[Records of scene-based spatial questions]
——————
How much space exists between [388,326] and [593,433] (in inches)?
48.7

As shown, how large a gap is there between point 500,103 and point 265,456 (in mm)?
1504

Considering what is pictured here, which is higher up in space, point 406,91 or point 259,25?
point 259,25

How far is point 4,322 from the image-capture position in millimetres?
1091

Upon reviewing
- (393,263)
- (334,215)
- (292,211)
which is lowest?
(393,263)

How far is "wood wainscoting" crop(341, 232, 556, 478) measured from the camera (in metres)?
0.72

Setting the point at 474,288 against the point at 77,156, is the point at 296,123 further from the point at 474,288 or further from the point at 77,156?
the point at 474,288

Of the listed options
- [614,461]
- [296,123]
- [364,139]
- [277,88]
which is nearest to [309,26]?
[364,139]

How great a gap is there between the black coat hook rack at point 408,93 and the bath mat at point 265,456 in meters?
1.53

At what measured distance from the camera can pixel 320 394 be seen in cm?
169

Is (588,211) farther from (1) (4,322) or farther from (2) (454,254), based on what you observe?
——————
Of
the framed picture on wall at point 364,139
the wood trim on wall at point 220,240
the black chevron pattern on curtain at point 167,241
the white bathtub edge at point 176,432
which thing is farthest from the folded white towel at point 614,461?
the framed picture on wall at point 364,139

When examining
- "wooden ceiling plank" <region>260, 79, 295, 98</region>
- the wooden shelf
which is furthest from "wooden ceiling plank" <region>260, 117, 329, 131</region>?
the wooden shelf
——————
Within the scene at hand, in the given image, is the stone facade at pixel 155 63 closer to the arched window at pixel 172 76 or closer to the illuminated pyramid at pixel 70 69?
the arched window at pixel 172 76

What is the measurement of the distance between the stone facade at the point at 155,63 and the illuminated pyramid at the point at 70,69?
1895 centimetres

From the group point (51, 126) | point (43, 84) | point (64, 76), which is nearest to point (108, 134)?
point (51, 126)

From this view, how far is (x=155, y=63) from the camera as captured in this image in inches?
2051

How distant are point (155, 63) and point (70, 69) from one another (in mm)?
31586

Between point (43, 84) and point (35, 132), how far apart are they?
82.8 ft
——————
● Your task
Count the lines in the records above that contain the word "white". Reply with the number alone.

● Expected output
2